DATASET ENTRIES START
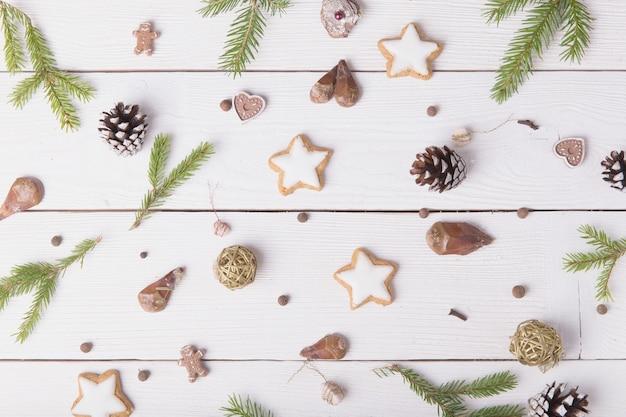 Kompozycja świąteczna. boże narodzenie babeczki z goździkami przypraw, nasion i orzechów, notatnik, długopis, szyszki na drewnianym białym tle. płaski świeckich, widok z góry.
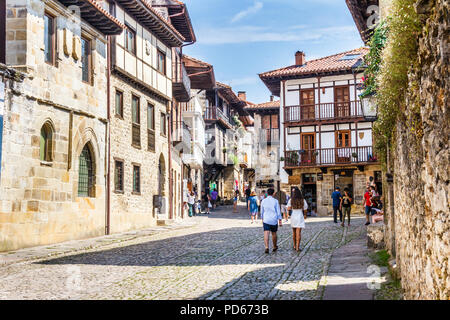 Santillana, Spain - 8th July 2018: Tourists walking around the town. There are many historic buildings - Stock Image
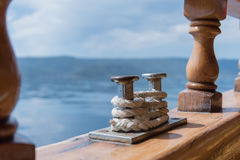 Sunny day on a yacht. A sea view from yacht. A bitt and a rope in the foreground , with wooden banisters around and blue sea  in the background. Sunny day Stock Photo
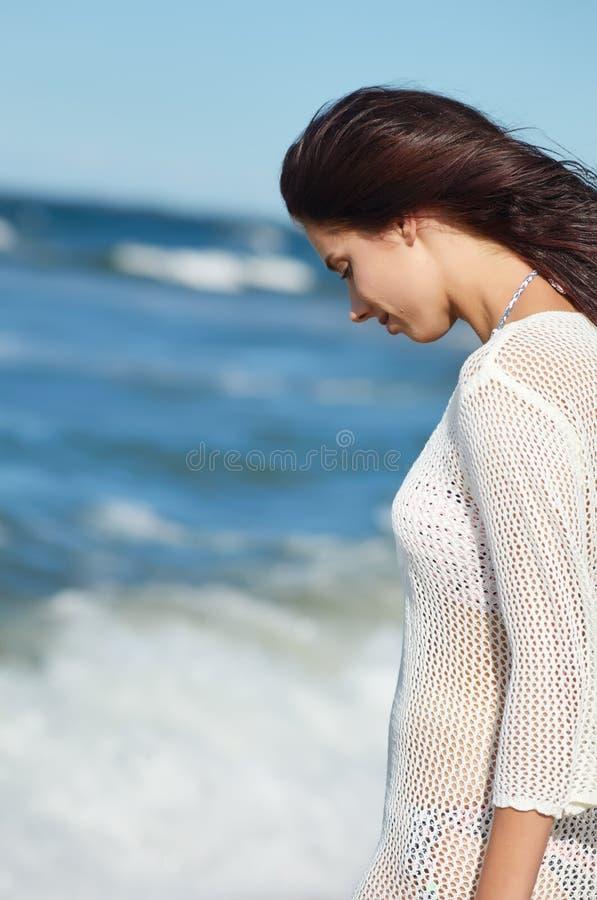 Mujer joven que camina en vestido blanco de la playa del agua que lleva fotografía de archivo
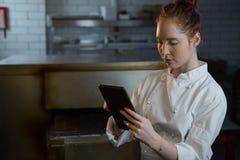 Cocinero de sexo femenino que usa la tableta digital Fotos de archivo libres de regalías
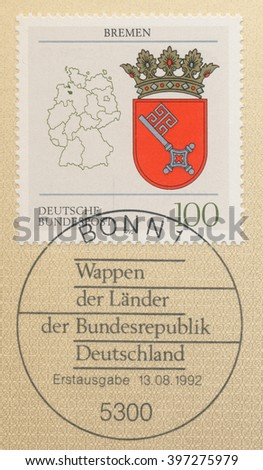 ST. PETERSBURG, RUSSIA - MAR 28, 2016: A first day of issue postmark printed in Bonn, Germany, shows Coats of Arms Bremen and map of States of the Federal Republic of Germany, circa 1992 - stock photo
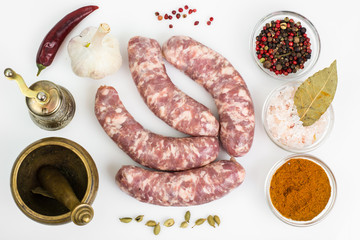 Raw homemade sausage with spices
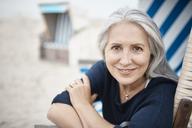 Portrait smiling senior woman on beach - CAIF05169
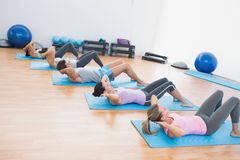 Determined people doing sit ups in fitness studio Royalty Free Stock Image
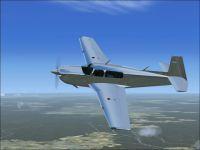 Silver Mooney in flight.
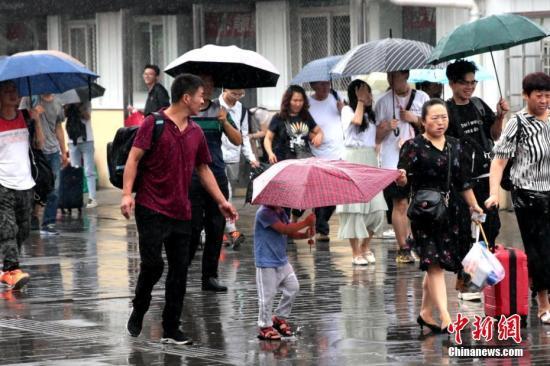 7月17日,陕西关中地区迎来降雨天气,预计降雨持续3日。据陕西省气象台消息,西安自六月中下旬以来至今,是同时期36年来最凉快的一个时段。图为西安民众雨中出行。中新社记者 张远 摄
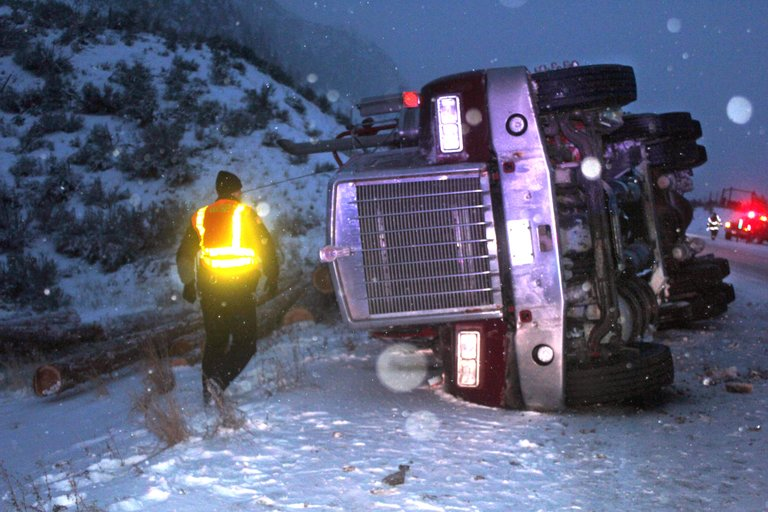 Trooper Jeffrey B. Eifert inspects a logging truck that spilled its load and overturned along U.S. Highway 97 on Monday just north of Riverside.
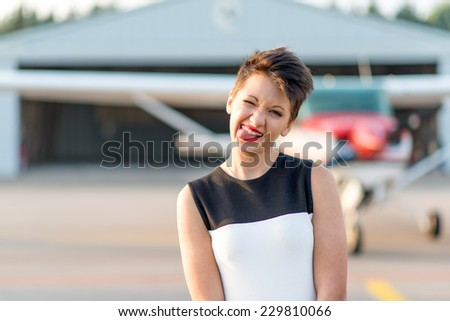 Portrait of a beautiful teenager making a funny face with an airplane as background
DATASET ENTRIES END
DATASET ENTRIES START
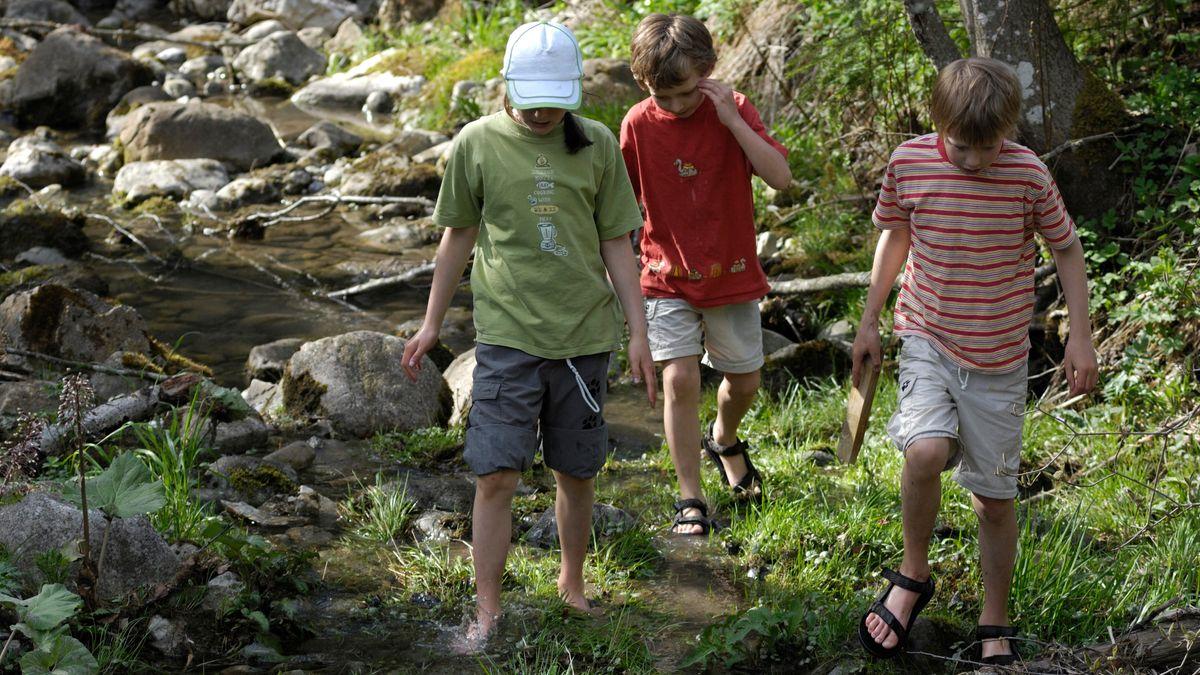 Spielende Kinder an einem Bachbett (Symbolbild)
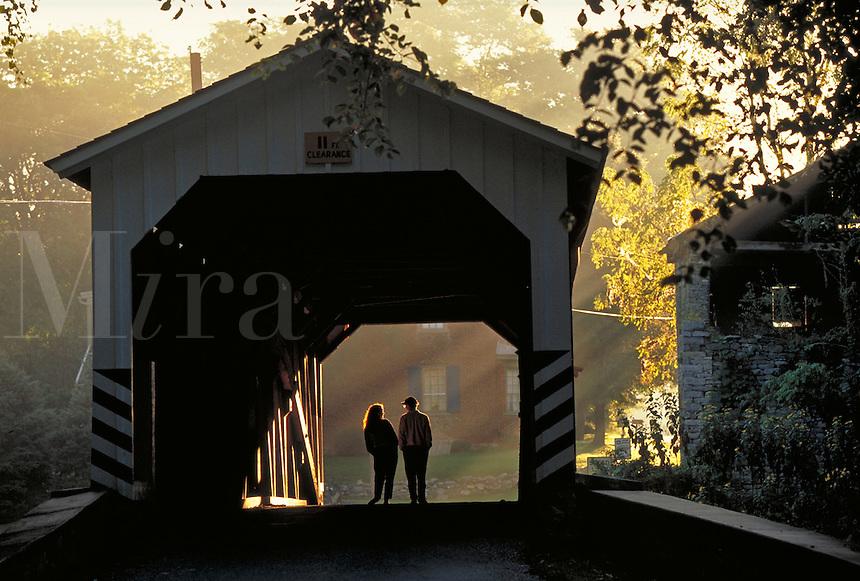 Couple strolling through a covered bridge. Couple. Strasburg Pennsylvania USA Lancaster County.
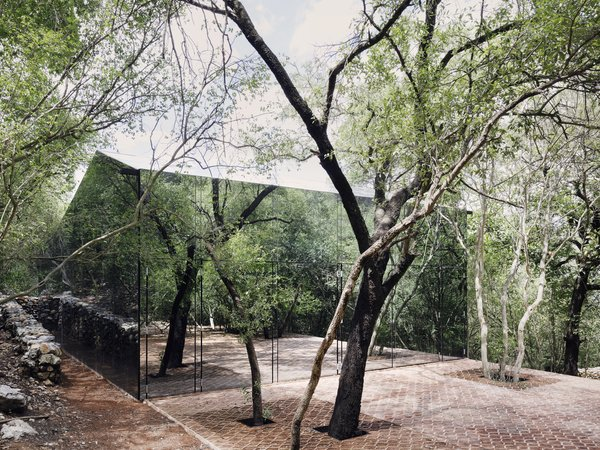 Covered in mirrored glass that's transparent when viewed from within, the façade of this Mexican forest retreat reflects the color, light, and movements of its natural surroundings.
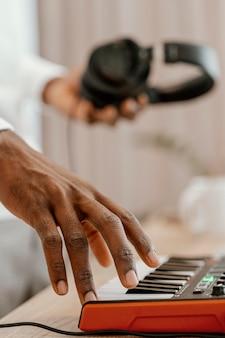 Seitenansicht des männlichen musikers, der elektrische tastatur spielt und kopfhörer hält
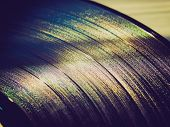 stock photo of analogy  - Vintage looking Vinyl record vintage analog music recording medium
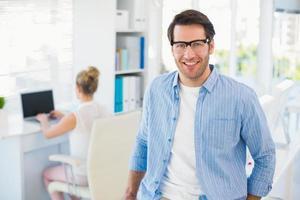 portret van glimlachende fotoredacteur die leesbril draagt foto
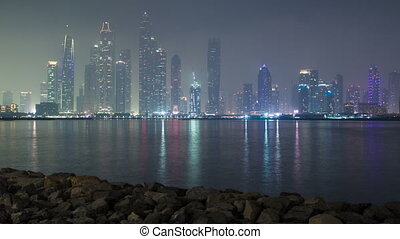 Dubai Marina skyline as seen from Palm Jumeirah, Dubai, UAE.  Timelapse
DATASET ENTRIES END
DATASET ENTRIES START
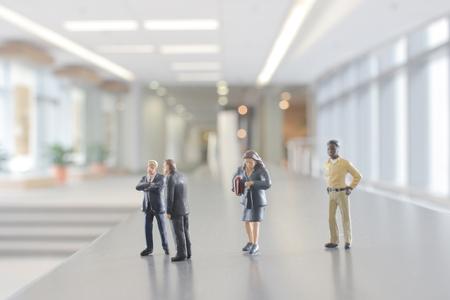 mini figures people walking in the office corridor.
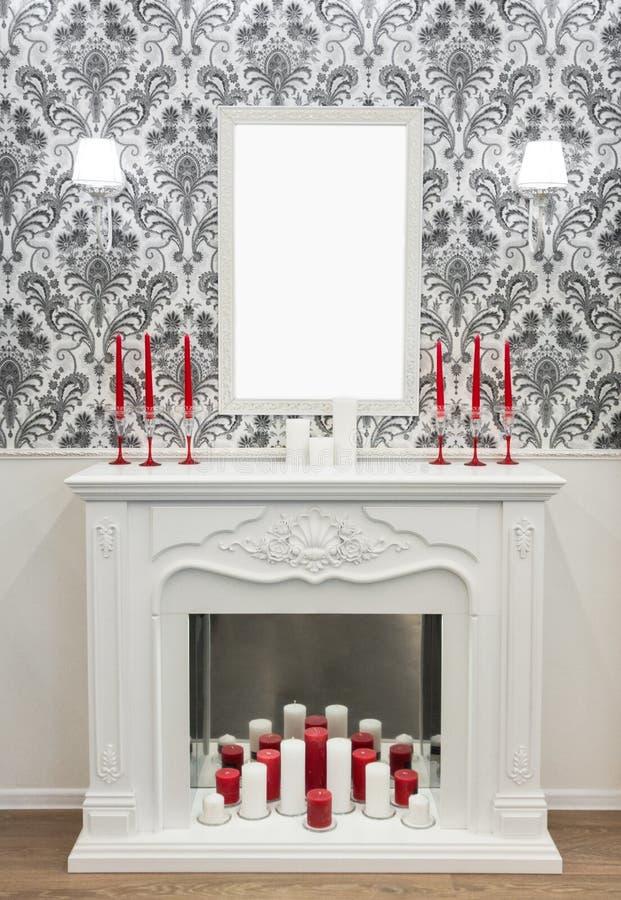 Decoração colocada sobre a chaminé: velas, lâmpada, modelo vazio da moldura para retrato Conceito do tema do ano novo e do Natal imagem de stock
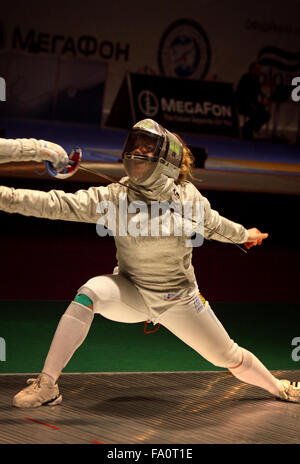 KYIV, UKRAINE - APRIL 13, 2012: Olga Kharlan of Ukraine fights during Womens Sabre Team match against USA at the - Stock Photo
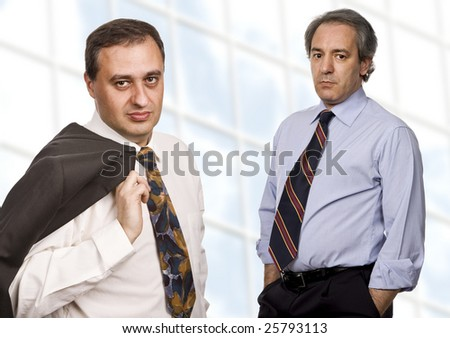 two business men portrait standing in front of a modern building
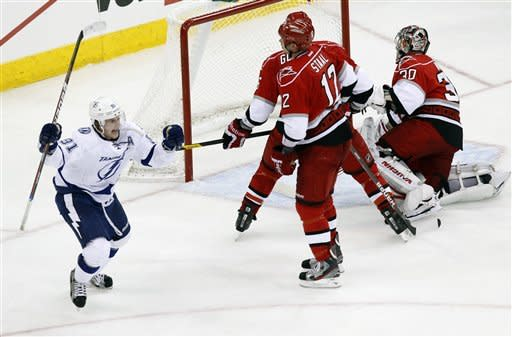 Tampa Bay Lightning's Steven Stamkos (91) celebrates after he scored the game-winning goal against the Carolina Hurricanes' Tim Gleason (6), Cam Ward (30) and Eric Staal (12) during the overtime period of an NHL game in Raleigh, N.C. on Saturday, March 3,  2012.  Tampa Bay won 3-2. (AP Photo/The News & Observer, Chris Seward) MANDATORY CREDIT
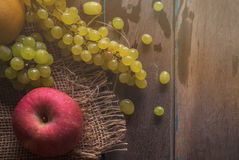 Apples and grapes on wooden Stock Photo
DATASET ENTRIES END
### WORK REQUEST
Print everything from the line with "Cocinero de sexo" down to the line with "Determined people doing" in the entries above, both lines included and nothing more, without the pictures.

### SOLUTION
 Cocinero de sexo femenino que usa la tableta digital Fotos de archivo libres de regalías
 ST. PETERSBURG, RUSSIA - MAR 28, 2016: A first day of issue postmark printed in Bonn, Germany, shows Coats of Arms Bremen and map of States of the Federal Republic of Germany, circa 1992 - stock photo
 Raw homemade sausage with spices
 Portrait smiling senior woman on beach - CAIF05169
 Determined people doing sit ups in fitness studio Royalty Free Stock Image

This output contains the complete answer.